_Vorliegender Text_:

* * * *

Ehe Thomas Cook die Pauschalreise erfand und seine ersten beiden Dampfer auf den Nil entsandte, war die Dahabiya die einzige Möglichkeit, Ägypten zu bereisen. Bilder an den Wänden der Pharaonen-Gräber belegen, dass es die Boote seit Jahrtausenden in der einen oder anderen Form gegeben hat. Ähnliche, vergoldete Staatsschiffe wurden von den muslimischen Herrschern Ägyptens im Mittelalter verwendet. Daher kommt auch der Name Dahabiya – „die Goldene“.
1847 notierte Sir John Gardner Wilkinson in seinem „Handbuch für Reisende in Ägypten“: „Zwanzig Tage sind ein guter Durchschnitt für die Reise von Kairo nach Theben; bei guten Winden ist es möglich, von Theben zum zweiten Katarakt und wieder zurück in zwei Wochen zu fahren, obwohl dies selten geschieht; und die geringste Zeit, Ägypten bequem zu sehen, sind drei Monate“. Wilkinson berichtet auch, dass der Dahabiya- Mieter am Ende der Reise dafür sorgen musste, dass das Boot entladen und neu lackiert wurde, zudem wollte der Bootsführer beaufsichtigt sein.
Heute muss sich der Reisende um nichts kümmern, außer, sich dem Vergnügen hinzugeben. „Alles kommt zu uns, wie wir so fahren“, schrieb der deutsche Dichter Rainer Maria Rilke 1911 vom Nil aus an seine Frau Clara. Doch wir greifen vor.

Bis vor ein paar Jahren – ehe der Zeitgeist die Qualität des Langsamreisens (wieder)entdeckt hat -, befuhren nur wenige Dahabiyas den Nil. „Heute sind es bestimmt 150“, schätzt Captain Mohammed. Viele davon seien riesig und daher nur schwer zu manövrieren. „Segeln kann man mit ihnen gar nicht, das sind keine Dahabiyas mehr“, stellt der Kapitän grimmig klar.

* * * *

_Material_:
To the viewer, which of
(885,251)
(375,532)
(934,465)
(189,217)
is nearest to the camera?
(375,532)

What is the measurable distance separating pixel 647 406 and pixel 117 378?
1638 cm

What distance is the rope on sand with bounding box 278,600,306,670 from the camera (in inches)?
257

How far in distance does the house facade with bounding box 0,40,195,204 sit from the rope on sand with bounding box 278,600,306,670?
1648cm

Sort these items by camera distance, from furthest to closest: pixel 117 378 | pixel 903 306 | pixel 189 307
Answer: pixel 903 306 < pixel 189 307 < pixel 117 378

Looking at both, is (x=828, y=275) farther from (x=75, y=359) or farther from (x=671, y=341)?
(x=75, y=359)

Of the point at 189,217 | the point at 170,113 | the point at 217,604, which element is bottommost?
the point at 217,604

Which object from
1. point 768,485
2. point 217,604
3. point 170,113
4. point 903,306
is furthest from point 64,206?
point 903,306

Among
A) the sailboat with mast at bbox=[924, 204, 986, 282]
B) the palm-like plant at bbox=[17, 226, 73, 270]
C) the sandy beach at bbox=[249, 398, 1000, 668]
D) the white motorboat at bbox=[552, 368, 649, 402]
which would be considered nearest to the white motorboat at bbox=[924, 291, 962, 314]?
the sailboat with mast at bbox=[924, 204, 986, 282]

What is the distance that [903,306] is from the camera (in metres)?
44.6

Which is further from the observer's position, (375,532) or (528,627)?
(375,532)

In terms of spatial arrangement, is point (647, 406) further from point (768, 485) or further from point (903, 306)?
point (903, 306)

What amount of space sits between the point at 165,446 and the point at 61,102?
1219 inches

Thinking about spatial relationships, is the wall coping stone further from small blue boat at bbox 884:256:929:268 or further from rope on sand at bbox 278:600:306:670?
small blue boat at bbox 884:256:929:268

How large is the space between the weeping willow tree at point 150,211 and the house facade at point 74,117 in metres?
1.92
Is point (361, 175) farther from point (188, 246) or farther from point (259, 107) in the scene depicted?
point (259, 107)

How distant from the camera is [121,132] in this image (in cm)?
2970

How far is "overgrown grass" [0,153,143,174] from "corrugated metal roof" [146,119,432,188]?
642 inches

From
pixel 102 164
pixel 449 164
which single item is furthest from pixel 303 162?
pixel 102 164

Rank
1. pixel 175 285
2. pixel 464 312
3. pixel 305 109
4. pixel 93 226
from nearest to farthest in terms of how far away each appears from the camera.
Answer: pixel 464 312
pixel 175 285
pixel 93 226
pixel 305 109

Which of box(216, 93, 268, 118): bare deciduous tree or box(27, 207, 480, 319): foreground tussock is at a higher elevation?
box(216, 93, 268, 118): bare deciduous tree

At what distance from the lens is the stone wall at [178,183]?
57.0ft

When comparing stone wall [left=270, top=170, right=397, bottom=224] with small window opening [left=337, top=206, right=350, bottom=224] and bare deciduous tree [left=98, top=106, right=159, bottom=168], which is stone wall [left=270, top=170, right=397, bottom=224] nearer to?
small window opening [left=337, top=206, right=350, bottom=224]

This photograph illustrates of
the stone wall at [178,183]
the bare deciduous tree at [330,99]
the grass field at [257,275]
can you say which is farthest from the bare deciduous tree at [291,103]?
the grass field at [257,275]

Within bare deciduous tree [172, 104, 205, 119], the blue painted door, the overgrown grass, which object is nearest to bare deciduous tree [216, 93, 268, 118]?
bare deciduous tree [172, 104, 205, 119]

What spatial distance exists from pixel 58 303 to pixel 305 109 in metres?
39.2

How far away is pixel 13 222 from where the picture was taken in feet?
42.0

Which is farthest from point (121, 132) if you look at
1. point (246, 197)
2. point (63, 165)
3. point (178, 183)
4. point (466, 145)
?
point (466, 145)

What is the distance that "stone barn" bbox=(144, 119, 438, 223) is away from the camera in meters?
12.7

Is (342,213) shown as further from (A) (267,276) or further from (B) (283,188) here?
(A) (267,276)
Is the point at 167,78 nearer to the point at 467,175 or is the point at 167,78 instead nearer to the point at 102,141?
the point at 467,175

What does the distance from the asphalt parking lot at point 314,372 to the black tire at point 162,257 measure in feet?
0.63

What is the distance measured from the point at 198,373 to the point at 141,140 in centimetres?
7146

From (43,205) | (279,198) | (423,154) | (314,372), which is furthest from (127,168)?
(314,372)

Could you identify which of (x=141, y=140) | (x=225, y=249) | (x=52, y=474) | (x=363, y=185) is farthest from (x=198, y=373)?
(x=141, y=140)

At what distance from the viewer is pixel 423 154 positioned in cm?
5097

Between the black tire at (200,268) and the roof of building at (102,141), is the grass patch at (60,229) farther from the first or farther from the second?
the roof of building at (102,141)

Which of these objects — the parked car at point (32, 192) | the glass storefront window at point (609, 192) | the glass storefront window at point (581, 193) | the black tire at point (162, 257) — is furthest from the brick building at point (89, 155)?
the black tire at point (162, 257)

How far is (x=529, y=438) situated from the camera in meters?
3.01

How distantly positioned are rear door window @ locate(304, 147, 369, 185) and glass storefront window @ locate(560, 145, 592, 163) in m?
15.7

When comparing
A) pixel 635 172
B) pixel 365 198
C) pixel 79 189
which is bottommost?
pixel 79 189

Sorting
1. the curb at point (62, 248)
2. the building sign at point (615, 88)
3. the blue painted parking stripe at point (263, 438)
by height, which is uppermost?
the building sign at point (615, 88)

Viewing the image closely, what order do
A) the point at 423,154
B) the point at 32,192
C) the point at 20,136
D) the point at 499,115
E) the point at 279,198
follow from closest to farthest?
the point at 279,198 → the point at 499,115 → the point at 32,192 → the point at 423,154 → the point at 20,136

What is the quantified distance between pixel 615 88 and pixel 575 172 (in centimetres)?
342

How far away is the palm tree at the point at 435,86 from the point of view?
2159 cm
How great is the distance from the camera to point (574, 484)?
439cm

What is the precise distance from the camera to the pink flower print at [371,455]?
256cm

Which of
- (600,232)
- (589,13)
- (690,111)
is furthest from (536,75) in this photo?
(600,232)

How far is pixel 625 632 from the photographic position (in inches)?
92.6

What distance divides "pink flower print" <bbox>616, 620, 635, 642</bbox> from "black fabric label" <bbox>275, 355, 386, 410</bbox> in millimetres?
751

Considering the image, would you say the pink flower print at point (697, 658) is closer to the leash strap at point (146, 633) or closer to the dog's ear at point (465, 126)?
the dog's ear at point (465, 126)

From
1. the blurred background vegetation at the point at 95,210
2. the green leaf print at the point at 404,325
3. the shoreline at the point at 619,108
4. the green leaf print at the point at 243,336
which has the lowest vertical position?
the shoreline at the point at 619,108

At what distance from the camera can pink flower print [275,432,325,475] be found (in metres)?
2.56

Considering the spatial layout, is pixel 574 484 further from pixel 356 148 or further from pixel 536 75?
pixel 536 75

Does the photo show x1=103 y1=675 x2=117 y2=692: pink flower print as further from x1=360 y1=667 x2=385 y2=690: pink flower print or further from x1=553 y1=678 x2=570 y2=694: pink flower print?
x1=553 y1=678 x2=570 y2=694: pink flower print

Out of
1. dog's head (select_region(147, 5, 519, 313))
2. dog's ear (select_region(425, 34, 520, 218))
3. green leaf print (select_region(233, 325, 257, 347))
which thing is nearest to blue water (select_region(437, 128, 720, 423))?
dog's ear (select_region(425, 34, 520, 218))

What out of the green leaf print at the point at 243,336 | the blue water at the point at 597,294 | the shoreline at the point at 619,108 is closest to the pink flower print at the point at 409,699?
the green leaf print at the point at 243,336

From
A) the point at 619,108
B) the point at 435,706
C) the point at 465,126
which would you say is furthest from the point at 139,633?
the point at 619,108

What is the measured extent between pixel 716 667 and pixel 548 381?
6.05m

* * * *

_Aufgaben_:
a. Fass den Absatz im Text, der mit „Ehe Thomas Cook“ anfängt, in zwei bis drei kurzen Sätzen zusammen und behalte dabei die wichtigsten Fakten.
b. Wie viele Dahabiyas sind laut der Schätzung von Captain Mohammed im Text heute auf dem Nil unterwegs?
c. Schreib den Abschnitt des Textes ab, der bei „Heute muss sich“ beginnt und bei „Kapitän grimmig klar.“ endet, und ersetze dabei „Captain Mohammed“ durch „Kapitän Mohammed“.
Das Material spielt hierfür keine Rolle.

_Lösungen_:
a. Bevor Thomas Cook die Pauschalreise erfand und seine ersten Dampfer auf den Nil schickte, konnte man Ägypten nur mit der Dahabiya bereisen. Bilder in Pharaonen-Gräbern zeigen, dass es solche Boote schon seit Jahrtausenden gibt. Der Name „die Goldene“ stammt von ähnlichen vergoldeten Staatsschiffen, die die muslimischen Herrscher Ägyptens im Mittelalter nutzten.

b. Bestimmt 150.

c.
Heute muss sich der Reisende um nichts kümmern, außer, sich dem Vergnügen hinzugeben. „Alles kommt zu uns, wie wir so fahren“, schrieb der deutsche Dichter Rainer Maria Rilke 1911 vom Nil aus an seine Frau Clara. Doch wir greifen vor.

Bis vor ein paar Jahren – ehe der Zeitgeist die Qualität des Langsamreisens (wieder)entdeckt hat -, befuhren nur wenige Dahabiyas den Nil. „Heute sind es bestimmt 150“, schätzt Kapitän Mohammed. Viele davon seien riesig und daher nur schwer zu manövrieren. „Segeln kann man mit ihnen gar nicht, das sind keine Dahabiyas mehr“, stellt der Kapitän grimmig klar.